PAR NAZIM BRAHIMI
La révision du code de la commune et celui de la wilaya, une des priorités de l’Exécutif, a abordé depuis mardi une nouvelle étape, avec l’installation d’ateliers chargés de l’élaboration des textes de lois en question.
Les ateliers sont composés des représentants des deux chambres du Parlement (APN et Sénat), des walis ainsi que des représentants des départements ministériels, chargé de rédiger une esquisse de ce que seront les futurs codes de la commune et de la wilaya, dont les Assemblées seront renouvelées le 27 novembre prochain.
Le gouvernement mise visiblement sur l’apport économique de ces territoires qui n’arrivent pas à consacrer le développement local escompté à la mesure des potentialités qui existent notamment dans certaines zones. Le Premier ministre, Aymène Benabderrahmane, a souligné, lors de l’installation de ces ateliers, «l’importance» à accorder au rôle économique des communes à l’effet de permettre l’émergence d’une «véritable» économie locale qui constitue l’un «des fondements du développement et de la croissance économique de notre pays». Il a indiqué, par la même occasion, que les travaux de ces ateliers, qui seront dirigés par le secteur de l’Intérieur, permettront le «renforcement» de la décentralisation prônée par les pouvoirs publics, sachant que les travaux de ces ateliers doivent être achevés avant la fin de l’année en cours par la proposition d’instruments juridiques «appropriés dans ce domaine».

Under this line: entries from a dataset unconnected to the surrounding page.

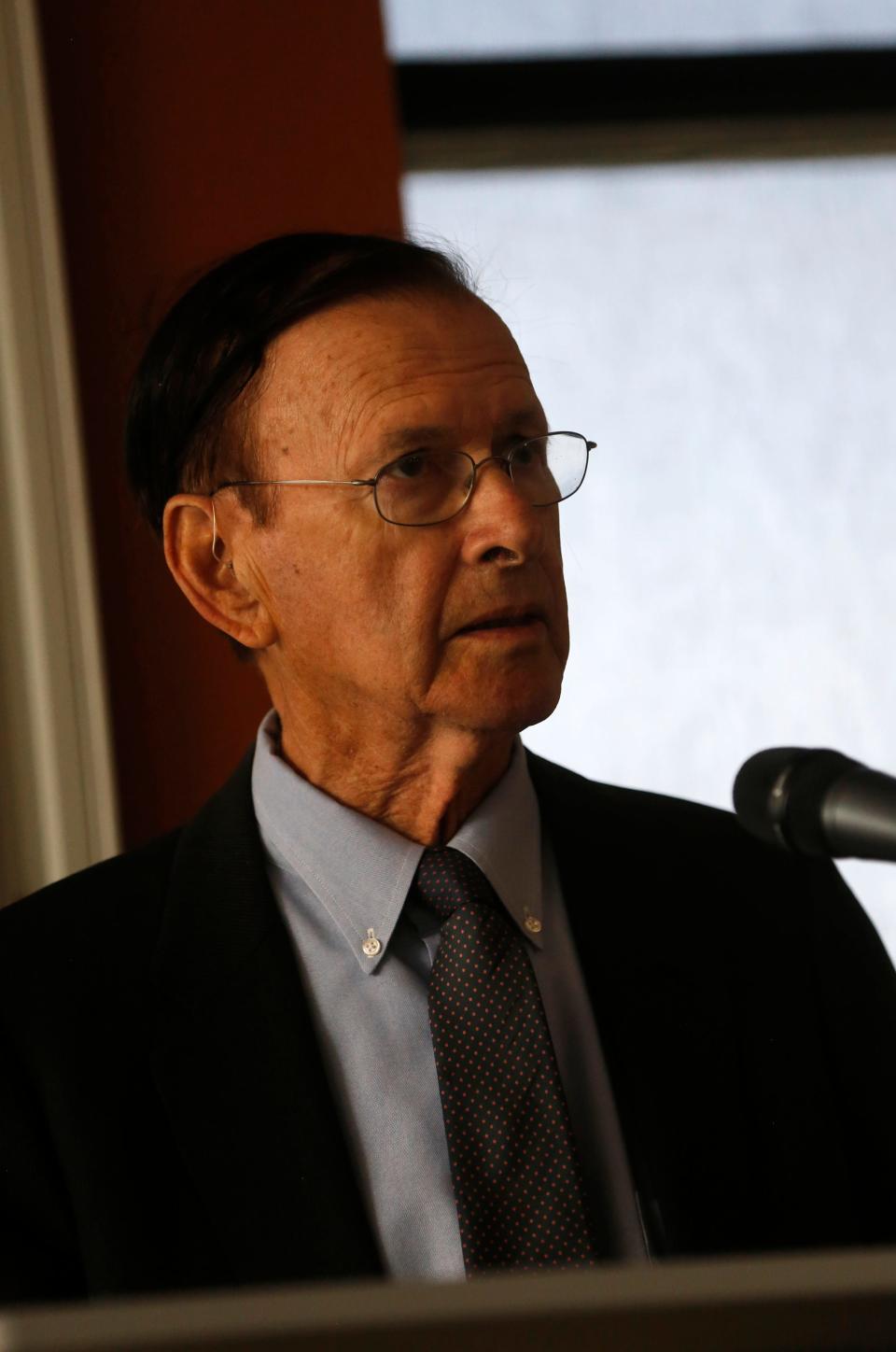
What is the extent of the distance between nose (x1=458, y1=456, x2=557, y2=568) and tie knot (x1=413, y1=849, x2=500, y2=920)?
0.30 metres

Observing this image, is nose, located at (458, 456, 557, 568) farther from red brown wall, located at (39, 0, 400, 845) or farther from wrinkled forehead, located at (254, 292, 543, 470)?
red brown wall, located at (39, 0, 400, 845)

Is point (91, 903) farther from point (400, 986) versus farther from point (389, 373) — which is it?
point (389, 373)

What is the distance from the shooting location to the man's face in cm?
144

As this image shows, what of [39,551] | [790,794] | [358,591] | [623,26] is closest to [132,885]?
[358,591]

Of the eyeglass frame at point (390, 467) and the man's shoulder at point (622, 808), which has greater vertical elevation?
the eyeglass frame at point (390, 467)

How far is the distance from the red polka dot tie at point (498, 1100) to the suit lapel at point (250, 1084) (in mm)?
106

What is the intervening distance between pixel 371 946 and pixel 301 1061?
13 centimetres

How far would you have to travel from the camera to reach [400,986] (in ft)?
4.56

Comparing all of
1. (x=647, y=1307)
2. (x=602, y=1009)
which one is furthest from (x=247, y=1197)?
(x=647, y=1307)

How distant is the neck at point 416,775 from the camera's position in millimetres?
1479

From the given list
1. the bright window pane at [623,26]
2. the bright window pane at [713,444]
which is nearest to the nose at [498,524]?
the bright window pane at [713,444]

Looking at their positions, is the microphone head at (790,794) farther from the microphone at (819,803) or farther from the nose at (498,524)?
the nose at (498,524)

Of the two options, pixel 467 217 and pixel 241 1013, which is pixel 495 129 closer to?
pixel 467 217

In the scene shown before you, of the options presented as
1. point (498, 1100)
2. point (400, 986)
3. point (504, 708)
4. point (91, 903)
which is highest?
point (504, 708)
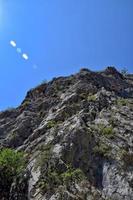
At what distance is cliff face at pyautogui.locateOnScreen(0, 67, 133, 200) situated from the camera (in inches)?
1011

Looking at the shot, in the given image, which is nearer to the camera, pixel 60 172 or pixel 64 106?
pixel 60 172

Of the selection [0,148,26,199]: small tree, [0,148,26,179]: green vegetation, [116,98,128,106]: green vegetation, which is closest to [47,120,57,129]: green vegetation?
[0,148,26,199]: small tree

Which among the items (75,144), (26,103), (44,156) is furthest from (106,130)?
(26,103)

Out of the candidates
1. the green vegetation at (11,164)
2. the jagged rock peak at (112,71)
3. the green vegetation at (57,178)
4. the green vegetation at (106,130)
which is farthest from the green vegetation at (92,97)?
the jagged rock peak at (112,71)

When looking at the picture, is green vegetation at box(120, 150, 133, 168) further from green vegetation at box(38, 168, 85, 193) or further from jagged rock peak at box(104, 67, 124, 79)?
jagged rock peak at box(104, 67, 124, 79)

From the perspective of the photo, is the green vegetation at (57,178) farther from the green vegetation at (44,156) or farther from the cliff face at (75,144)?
the green vegetation at (44,156)

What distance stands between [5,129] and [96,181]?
18.9 m

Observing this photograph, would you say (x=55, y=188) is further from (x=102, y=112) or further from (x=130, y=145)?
(x=102, y=112)

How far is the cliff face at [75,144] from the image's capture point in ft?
84.2

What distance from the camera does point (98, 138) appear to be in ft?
99.8

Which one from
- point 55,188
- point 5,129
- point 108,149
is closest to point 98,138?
point 108,149

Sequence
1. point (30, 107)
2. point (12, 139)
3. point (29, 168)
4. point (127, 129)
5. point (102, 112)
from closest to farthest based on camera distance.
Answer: point (29, 168) → point (127, 129) → point (102, 112) → point (12, 139) → point (30, 107)

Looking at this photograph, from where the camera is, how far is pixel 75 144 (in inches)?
1164

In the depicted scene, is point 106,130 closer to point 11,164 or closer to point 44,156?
point 44,156
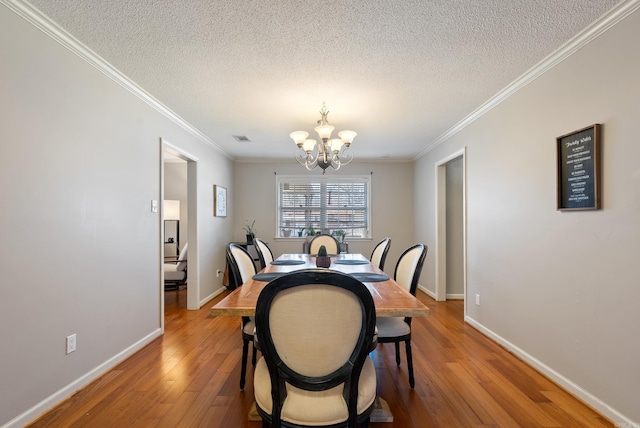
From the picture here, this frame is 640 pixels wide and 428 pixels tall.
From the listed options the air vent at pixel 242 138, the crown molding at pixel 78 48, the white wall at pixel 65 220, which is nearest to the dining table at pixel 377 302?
the white wall at pixel 65 220

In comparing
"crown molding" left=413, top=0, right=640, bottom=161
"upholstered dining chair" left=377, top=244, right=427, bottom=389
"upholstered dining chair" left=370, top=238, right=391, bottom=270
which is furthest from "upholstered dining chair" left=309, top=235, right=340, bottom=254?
"crown molding" left=413, top=0, right=640, bottom=161

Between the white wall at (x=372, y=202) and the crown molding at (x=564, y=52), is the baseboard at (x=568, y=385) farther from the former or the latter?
the white wall at (x=372, y=202)

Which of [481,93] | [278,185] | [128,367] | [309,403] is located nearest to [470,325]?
[481,93]

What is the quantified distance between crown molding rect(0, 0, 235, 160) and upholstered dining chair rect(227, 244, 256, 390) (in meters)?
1.64

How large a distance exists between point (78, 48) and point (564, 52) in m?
3.30

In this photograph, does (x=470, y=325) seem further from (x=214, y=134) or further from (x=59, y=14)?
(x=59, y=14)

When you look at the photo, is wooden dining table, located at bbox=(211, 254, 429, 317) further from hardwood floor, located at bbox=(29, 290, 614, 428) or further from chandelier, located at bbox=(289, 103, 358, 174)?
chandelier, located at bbox=(289, 103, 358, 174)

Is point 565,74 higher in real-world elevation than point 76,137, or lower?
higher

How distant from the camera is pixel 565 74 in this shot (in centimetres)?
213

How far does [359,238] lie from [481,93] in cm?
352

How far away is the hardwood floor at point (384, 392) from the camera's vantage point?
175cm

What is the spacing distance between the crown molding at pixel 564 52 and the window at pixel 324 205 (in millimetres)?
2787

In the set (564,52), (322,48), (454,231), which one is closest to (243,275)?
(322,48)

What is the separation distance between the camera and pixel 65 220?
1.98 m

La cérémonie d’installation des membres de ces ateliers, qui s’est déroulée au niveau du Palais du Gouvernement, a eu lieu en présence des ministres en charge de l’Intérieur, de l’Agriculture, de l’Habitat, de la Communication, des Travaux publics, des Transports ainsi que de l’Environnement.
Il faut rappeler que dans son intervention lors de la récente réunion Gouvernement-Walis, le Premier ministre a mis l’accent, entre autres, sur l’impératif d’ouvrir les chantiers de réforme de la fiscalité locale «dans les plus brefs délais» avec comme objectif optimal d’assurer un «financement stable» des collectivités locales. Les chantiers à ouvrir dans les plus brefs délais ont trait à la réforme de la fiscalité locale, la solidarité inter collectivités locales, le développement des recettes des domaines, et la révision du processus des dépenses au niveau local, a souligné M. Benabderrahmane.
Il n’a pas omis d’évoquer la problématique du financement des investissements au niveau local, estimant que «le financement du budget des collectivités locales avec des recettes permanentes est fondamental, voire impératif».